** Start Data for this task **
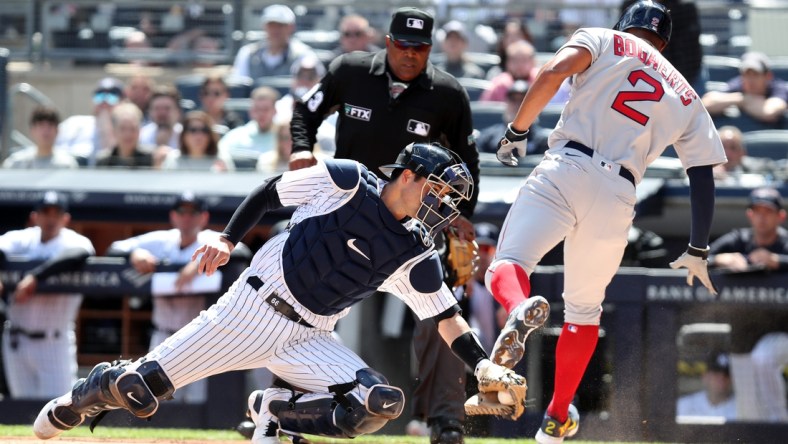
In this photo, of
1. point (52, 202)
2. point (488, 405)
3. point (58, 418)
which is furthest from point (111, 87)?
point (488, 405)

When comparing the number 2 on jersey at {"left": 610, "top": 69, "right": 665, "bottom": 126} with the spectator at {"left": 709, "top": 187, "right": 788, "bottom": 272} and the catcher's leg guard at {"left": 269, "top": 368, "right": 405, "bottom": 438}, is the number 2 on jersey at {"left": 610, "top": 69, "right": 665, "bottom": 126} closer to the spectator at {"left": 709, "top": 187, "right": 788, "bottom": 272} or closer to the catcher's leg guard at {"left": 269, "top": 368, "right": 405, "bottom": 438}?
the catcher's leg guard at {"left": 269, "top": 368, "right": 405, "bottom": 438}

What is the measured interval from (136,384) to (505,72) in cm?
626

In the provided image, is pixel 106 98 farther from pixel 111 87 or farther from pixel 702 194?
pixel 702 194

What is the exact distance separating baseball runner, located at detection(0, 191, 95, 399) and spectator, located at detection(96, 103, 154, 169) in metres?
1.34

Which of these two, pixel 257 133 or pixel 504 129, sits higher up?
pixel 504 129

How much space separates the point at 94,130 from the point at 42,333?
2574mm

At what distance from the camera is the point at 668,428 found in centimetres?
738

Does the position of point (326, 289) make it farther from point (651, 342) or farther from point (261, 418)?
point (651, 342)

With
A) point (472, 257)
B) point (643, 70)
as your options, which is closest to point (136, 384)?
point (472, 257)

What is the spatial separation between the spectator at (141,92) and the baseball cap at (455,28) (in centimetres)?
258

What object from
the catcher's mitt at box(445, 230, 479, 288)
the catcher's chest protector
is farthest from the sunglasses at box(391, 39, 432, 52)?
the catcher's chest protector

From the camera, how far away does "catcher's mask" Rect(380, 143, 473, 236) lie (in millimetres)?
4609

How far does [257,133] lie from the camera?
9.76m

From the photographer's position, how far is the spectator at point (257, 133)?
958 centimetres
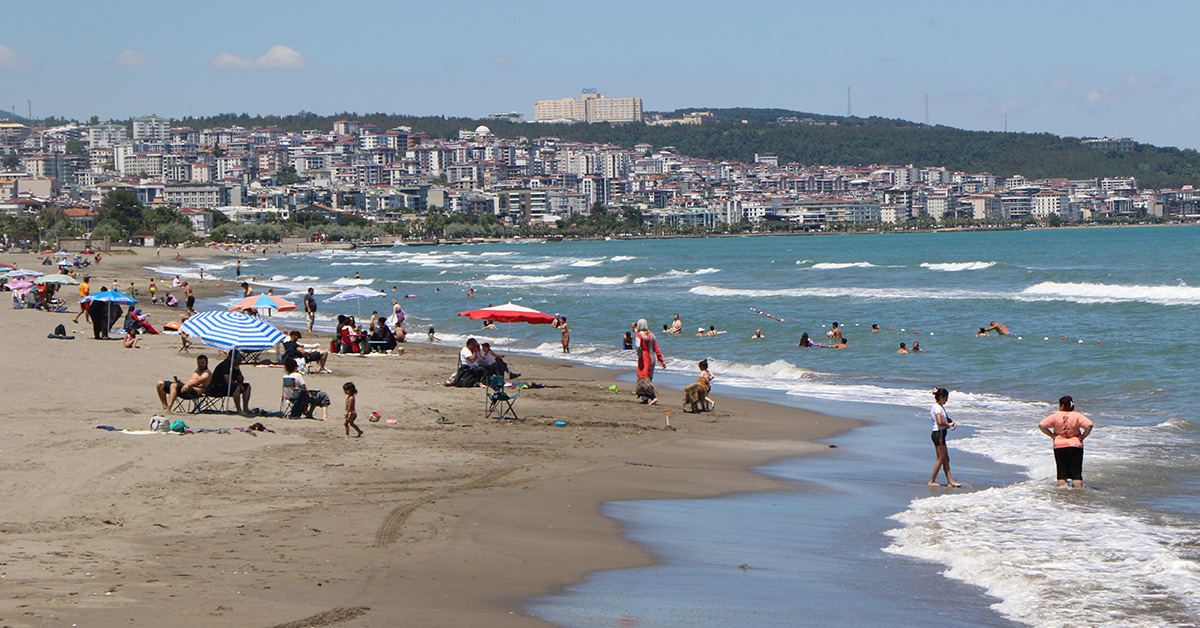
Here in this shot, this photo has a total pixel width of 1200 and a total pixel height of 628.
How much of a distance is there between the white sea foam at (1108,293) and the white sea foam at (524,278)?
79.6 ft

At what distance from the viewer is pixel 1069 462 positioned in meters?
10.2

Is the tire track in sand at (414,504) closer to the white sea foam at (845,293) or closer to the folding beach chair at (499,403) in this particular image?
the folding beach chair at (499,403)

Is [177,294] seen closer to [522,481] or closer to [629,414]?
[629,414]

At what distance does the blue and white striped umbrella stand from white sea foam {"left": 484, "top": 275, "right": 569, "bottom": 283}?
43.6m

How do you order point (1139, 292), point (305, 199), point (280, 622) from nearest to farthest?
point (280, 622), point (1139, 292), point (305, 199)

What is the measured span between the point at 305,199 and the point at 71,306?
16822 centimetres

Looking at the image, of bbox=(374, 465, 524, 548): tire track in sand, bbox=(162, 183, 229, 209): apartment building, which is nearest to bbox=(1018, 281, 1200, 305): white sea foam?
bbox=(374, 465, 524, 548): tire track in sand

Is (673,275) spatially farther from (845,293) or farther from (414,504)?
(414,504)

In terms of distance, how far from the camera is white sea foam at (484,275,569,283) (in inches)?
2273

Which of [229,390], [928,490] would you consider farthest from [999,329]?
[229,390]

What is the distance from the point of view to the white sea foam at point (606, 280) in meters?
55.5

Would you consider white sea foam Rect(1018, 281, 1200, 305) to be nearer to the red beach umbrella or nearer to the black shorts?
the red beach umbrella

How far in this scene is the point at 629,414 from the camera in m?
15.0

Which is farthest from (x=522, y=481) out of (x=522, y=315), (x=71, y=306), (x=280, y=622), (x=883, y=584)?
(x=71, y=306)
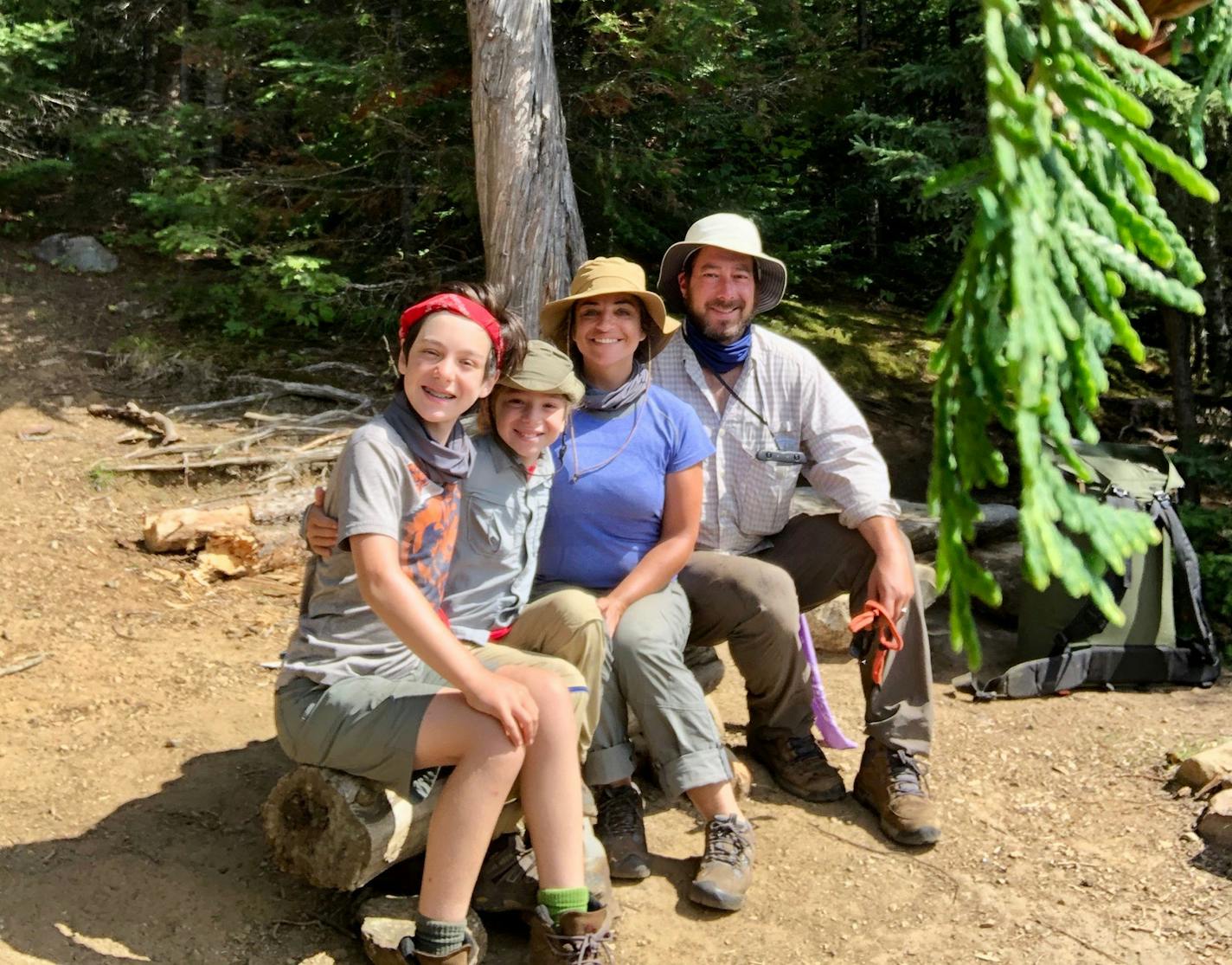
** End Data for this task **
### Work to be completed
Reproduce the stretch from the line containing "Is (673,275) spatially" through the end of the rows, substituting "breaking wave" for every "white sea foam" and changing nothing else. Leave out the pictures.

### Reply to the exercise
Is (673,275) spatially farther from (845,293) or farther from (414,504)?
(414,504)

In terms of distance, how far from the camera is breaking wave at (484,275,569,283) (in inches)?
2273

Which of [229,390], [928,490] would you consider farthest from [999,329]?
[229,390]

What is the distance from the point of view to the breaking wave at point (606, 280) in meters?
55.5

Would you consider breaking wave Rect(1018, 281, 1200, 305) to be nearer to the red beach umbrella or nearer to the black shorts?
the red beach umbrella

How far in this scene is the point at 629,414 from the camera in m?
15.0

Which is farthest from (x=522, y=481) out of (x=522, y=315), (x=71, y=306), (x=280, y=622), (x=883, y=584)?
(x=71, y=306)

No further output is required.